Great post! (as usual)
These moments usually come to me very late at night and if I do not take advantage of the moment it will flee…
I’ve been in that grey, cloudy place for a couple weeks. And partly I know it’s due to an extremely busy time at my paying job:) But oddly enough, when I gave myself permission to just let my words alone for awhile, stop mentally picking on myself and focus on what my job demands at the moment – – I had a flood of ideas. I’m jotting them down in my ever present notebook knowing my busy time at work will end soon and the writing will flow again. Thank you for your wonderful, encouraging words, Carol.
What great comments to get the morning’s conversation under way! I’m still nursing my morning orange juice, trying to jump start my brain.
I certainly relate to Doreen’s comment. My best thoughts seem to appear in fragments during those just-dozing-off-but-not-quite-asleep moments. If I’m too far gone to make myself get out of bed and write them down, they’re gone in the morning.
Erica – ‘Relief’ is almost an understatement when the wait has been an eternity! 🙂
Laura B, Cathy, Brooke and Katt – I think stress is the enemy of creativity. The harder we try, the less likely an idea is to blossom. Being easier on ourselves, backing off and allowing for pressure-free reflection can sometimes accomplish far more than continuing to strive.
Laura D – Congrats on *two* recent breakthroughs! Those kind of revelations can be discouraging, but it’s wonderful when they send us back to the page with renewed determination.
Ryan and Laura H – Thanks for visiting here. I really appreciate your comments. I’ll have to check out that idea generator. Sometimes inspiration needs all the help it can get!
I killed my characters last weekend and my nonstory. But then had such eureka ideas while driving the second car home (3-1/2 hours). So frustrating to not be able to start writing!

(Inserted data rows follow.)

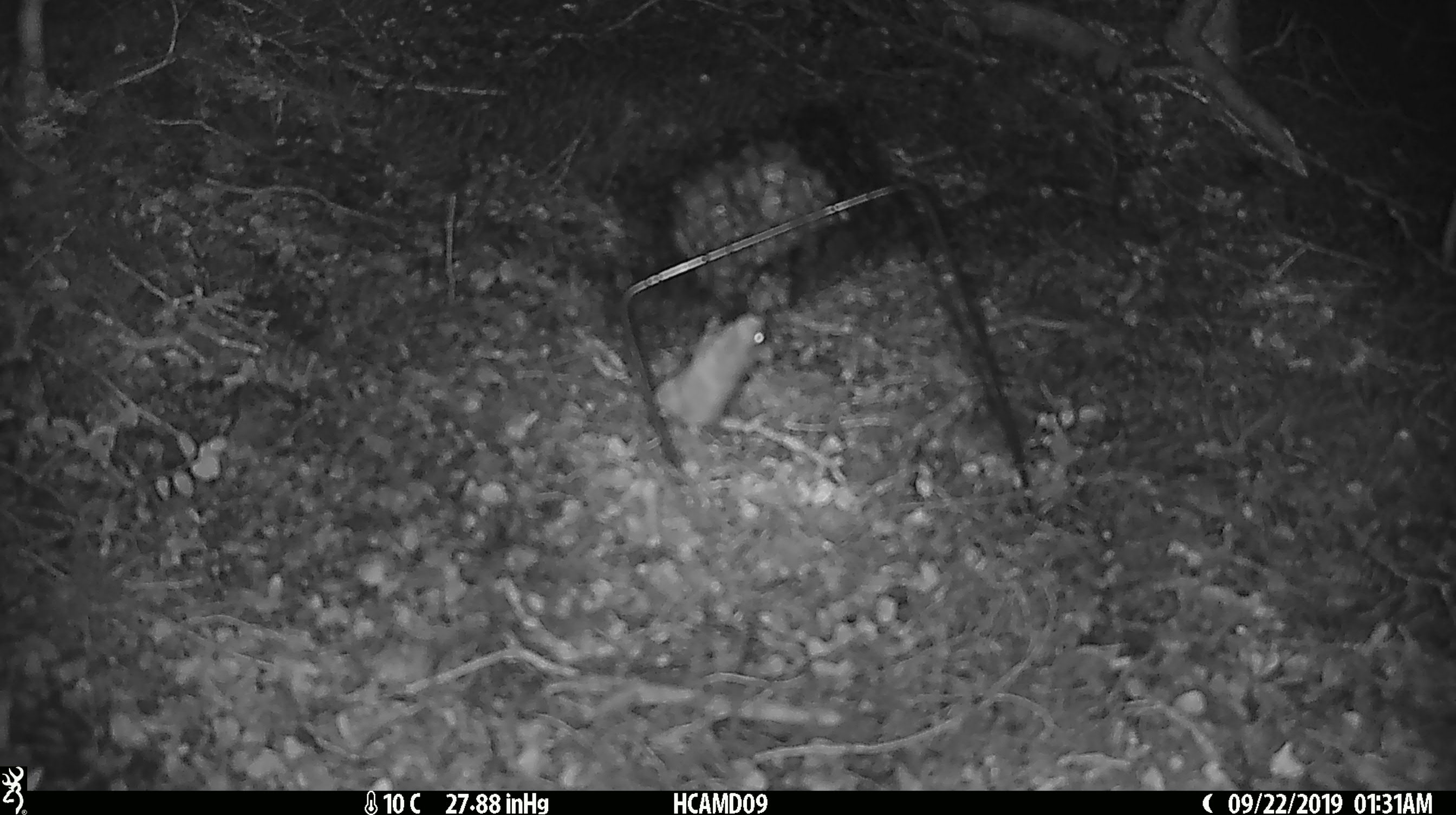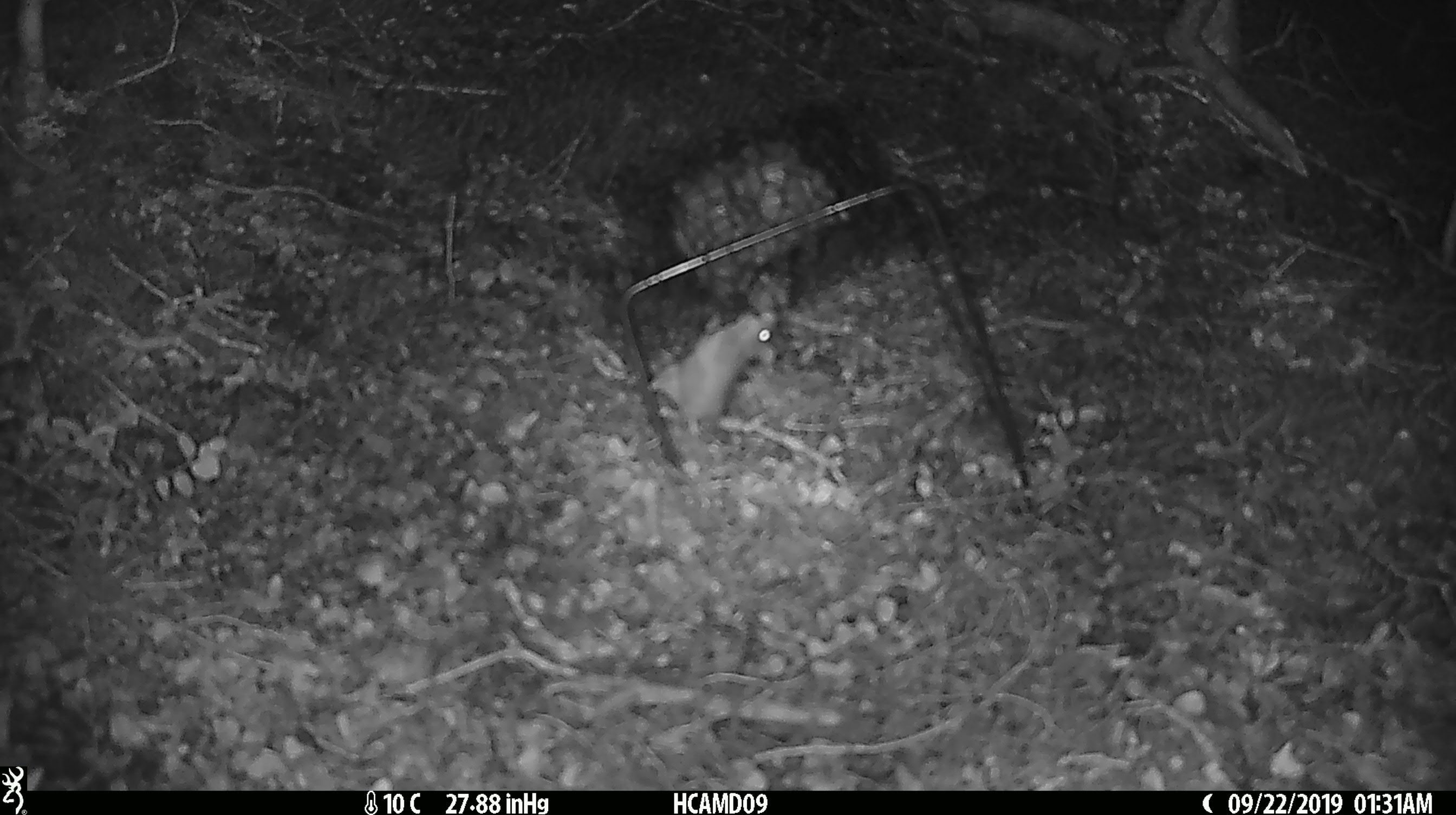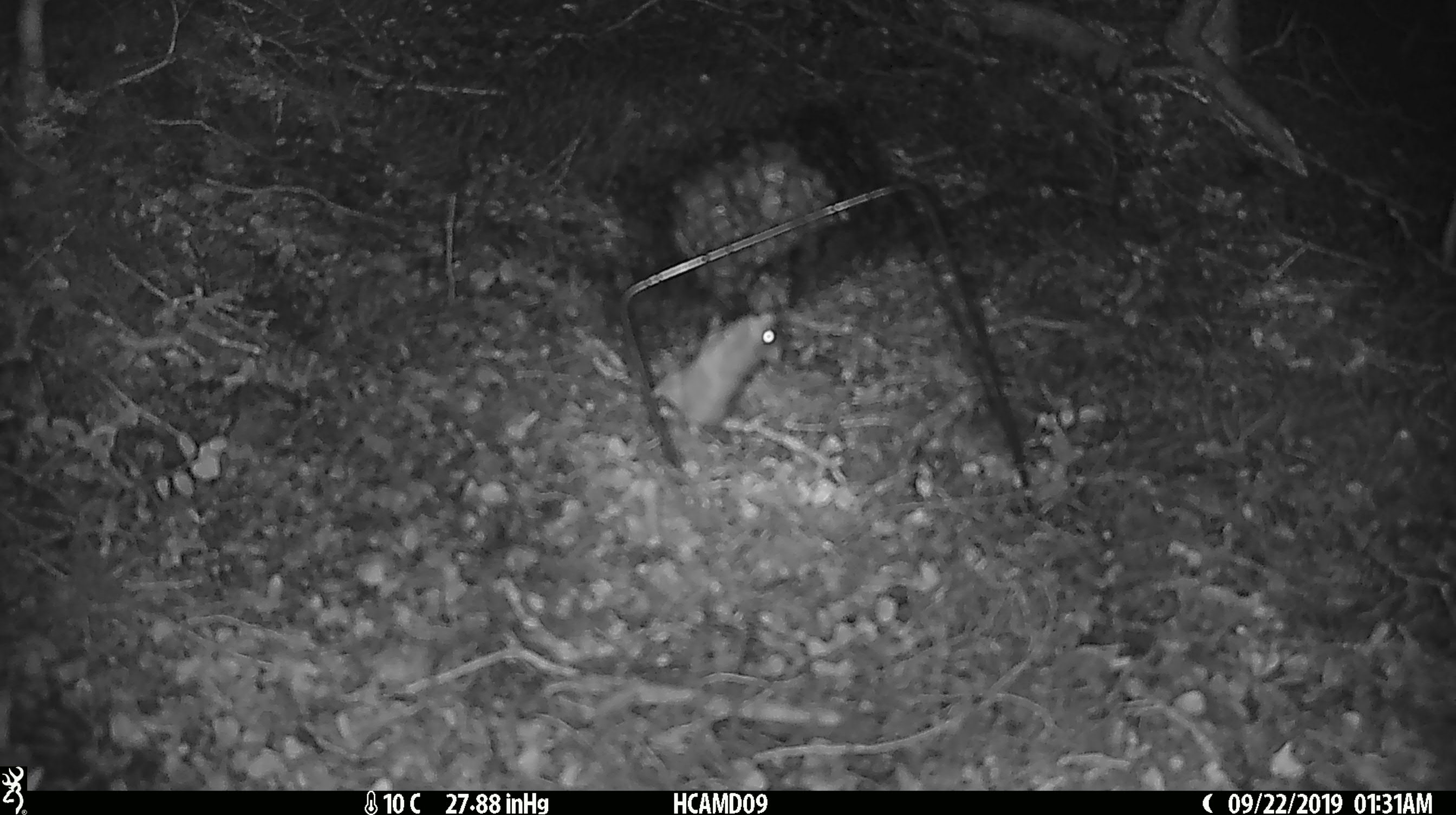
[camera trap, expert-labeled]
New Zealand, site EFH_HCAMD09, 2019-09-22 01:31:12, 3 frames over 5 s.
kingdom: Animalia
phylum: Chordata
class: Mammalia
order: Rodentia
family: Muridae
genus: Mus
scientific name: Mus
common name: mouse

Just today I admitted to a friend that I was exhausted and completely shocked that I’d let myself get this way. Sometimes things happen that you can’t control and you just have to go with the flow. I’ll be fine. I have a loving husband and a cyber-neighbourhood full of wonderful friends. Not to mention my oh-so-wonderful bed. I love my bed. Did I mention I love my bed?
I’ve heard of lightbulbs going off in lots of places, Sandra, but on a 3+ hour drive is a new one to me. I’ll bet you wanted to pull over and make notes!
Joylene – You have every reason to be exhausted… your book launch and a week-long tour, Vera’s passing, cleaning her apartment and organizing her memorial service… so much stress! You’ve been coping because you had to, and now your system is telling you it’s depleted. Be good to yourself for a while. Get lots of that much-needed sleep! The light will return one morning soon.
Ha, maybe I need to add some endorphines to my diet, so the muse will strike again. 🙂
Love this post! And Eyore is one of my favorites–he’s fun to laugh at, even when he hits a little close to home.
I would call that moment a harvest. You plant, you water, you sweat, and just when it seems you’ll never see a crop, you awaken one day to find your field is full! It amazes me every time. But I have to plant, water, and sweat…
Did you take the photo? Excellent!
Wonderful light breaking through in that dark forest …
Not sure what the muse feeds on, Karen, but anything’s worth a try! 😉
Jeanette, the harvest is another great analogy… that, and all the work that goes into a successful one. And yes, that’s one of my photos… taken from our back deck.
Thanks, Susan. I noticed it the other evening and had to grab the camera.